■ **Vorliegender Textauszug**
++++

13(1) Zurückgehend auf Entscheidungen des Reichsgerichts (RGZ 61, 355; 65, 277; JW 1911, 362 Nr. 10) wird der Erwerb einer Hypothek für noch nicht gezeugte Personen in Rechtsprechung und Literatur für möglich gehalten. Da das Gesetz in verschiedenen Rechtsnormen (§ 331 Abs. 2, §§ 2101, 2162, 2178 BGB) vorsehe, dass diese Personen - vorbehaltlich ihrer Lebendgeburt - unentziehbare Rechtspositionen erlangen, müssten diese auch gesichert werden können. Dogmatisch begründet wird das Ergebnis überwiegend mit einem subjektiv bedingten Rechtserwerb, teils mit einer fingierten bzw. beschränkten Rechtsfähigkeit der noch nicht gezeugten Person (vgl. OLG München, RNotZ 2011, 245, 247; BeckOGK/Kern, BGB [], § 1113 Rn. 133; Erman/Saenger, BGB, 17. Aufl., § 1 Rn. 3; Erman/Roth, BGB, 17. Aufl., § 1882 Rn. 9; Grüneberg/Ellenberger, BGB, 84. Aufl., § 1 Rn. 9; Grüneberg/Herrler, BGB, 84. Aufl., § 1113 Rn. 12; jurisPK-BGB/Martinek/Heine, 10. Aufl., § 1 Rn. 15; Soergel/Gössl, BGB, 14. Aufl., § 1 Rn. 21; Soergel/Heukenkamp, BGB, 14. Aufl., § 1115 Rn. 4; Staudinger/Kannowski, BGB [2024], § 1 Rn. 25; MüKoBGB/Spickhoff, 10. Aufl., § 1 Rn. 39, 52; Meikel/Böttcher, GBO, 12. Aufl., Einleitung C Rn. 45; Meikel, GBV, 11. Aufl., Vorbem. Rn. 162; BGB-RGRK/Krüger-Nieland, 12. Aufl., § 1 Rn. 9; BGB-RGRK/Mattern, 12. Aufl., § 1113 Rn. 16; Plank, BGB, 4. Aufl., § 1 Nr. 4; Avenarius, JR 1994, 267, 268 ff.; Bagel, Gruchot 52, 193, 214 ff.).

++++

■ **Einträge des Datensatzes**

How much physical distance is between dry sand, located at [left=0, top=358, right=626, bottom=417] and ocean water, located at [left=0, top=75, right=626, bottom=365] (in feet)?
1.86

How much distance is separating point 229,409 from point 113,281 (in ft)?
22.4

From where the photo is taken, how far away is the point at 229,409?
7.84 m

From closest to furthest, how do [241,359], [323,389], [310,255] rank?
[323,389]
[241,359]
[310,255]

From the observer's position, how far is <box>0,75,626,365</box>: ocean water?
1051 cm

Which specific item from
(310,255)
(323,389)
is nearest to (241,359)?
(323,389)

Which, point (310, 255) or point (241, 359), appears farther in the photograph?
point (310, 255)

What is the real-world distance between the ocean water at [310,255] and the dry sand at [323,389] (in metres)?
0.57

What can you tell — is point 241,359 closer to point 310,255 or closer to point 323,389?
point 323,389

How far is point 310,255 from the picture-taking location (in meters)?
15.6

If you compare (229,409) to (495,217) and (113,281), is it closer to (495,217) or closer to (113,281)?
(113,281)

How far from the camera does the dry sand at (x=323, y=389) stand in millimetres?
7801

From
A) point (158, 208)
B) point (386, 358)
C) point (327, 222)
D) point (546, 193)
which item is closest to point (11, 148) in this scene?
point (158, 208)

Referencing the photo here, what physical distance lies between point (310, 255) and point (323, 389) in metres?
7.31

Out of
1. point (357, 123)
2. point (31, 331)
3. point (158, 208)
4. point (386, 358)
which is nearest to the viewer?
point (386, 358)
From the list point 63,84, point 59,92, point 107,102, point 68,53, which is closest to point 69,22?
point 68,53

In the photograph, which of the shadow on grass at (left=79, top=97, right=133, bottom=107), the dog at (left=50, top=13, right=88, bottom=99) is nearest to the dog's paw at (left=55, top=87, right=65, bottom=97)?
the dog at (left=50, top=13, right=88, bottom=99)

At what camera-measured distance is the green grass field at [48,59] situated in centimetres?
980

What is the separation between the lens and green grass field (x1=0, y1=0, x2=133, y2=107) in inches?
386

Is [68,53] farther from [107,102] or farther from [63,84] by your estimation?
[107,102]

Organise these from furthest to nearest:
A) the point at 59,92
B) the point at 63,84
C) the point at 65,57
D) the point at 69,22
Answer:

++++

■ **Zu bearbeitende Aufgaben**
**A)** Fassen Sie den Absatz des Textauszugs zum Hypothekenerwerb, der mit „Zurückgehend auf Entscheidungen des Reichsgerichts“ beginnt, als knappe Stichpunktliste zusammen und behalten Sie dabei seine wesentlichen Aussagen bei.
**B)** Beantworten Sie anhand des Textauszugs zum Hypothekenerwerb die folgenden Fragen jeweils kurz:
(i) Auf Entscheidungen welches Gerichts geht die dargestellte Auffassung zurück?
(ii) Unter welchem Vorbehalt erlangen noch nicht gezeugte Personen nach den genannten Normen unentziehbare Rechtspositionen?
(iii) Mit welchem Ansatz wird das Ergebnis dogmatisch überwiegend begründet?
**C)** Führen Sie den Textauszug zum Hypothekenerwerb für noch nicht gezeugte Personen im Anschluss an seinen letzten Satz fort.
Die Auflistung steht in keinem inhaltlichen Zusammenhang mit dem Textauszug.

■ **Lösungen im Einzelnen**
**A)**
- Rechtsprechung und Literatur halten den Erwerb einer Hypothek für noch nicht gezeugte Personen für möglich. Diese Auffassung geht auf Entscheidungen des Reichsgerichts zurück (RGZ 61, 355; 65, 277; JW 1911, 362 Nr. 10).
- Begründung: Nach § 331 Abs. 2 und §§ 2101, 2162, 2178 BGB erlangen diese Personen, vorbehaltlich ihrer Lebendgeburt, unentziehbare Rechtspositionen. Diese müssen daher auch gesichert werden können.
- Dogmatische Herleitung: überwiegend über einen subjektiv bedingten Rechtserwerb, teils über eine fingierte bzw. beschränkte Rechtsfähigkeit der noch nicht gezeugten Person.
- Belege: u. a. OLG München, RNotZ 2011, 245, 247, sowie zahlreiche Kommentare und Aufsätze.

**B)**
(i) Auf Entscheidungen des Reichsgerichts.
(ii) Unter dem Vorbehalt ihrer Lebendgeburt.
(iii) Mit einem subjektiv bedingten Rechtserwerb.

**C)**
14(2) Die Gegenmeinung lehnt die Möglichkeit des Erwerbs einer Hypothek durch den nondum conceptus ab. Eine noch nicht gezeugte Person besitze nach der klaren gesetzlichen Regelung des § 1 BGB keine Rechtsfähigkeit. Zudem fehle es mangels existenter Person in jedem Fall an einer gegenwärtigen dinglichen Einigung (vgl. OLG Hamburg, OLGE 16, 155; Staudinger/C. Heinze, BGB [], § 873 Rn. 91; Staudinger/Wolfsteiner, BGB [2019], Einleitung zu §§ 1113 ff. Rn. 95 f.; wohl auch Erman/Wenzel, BGB, 17. Aufl., § 1113 Rn. 9).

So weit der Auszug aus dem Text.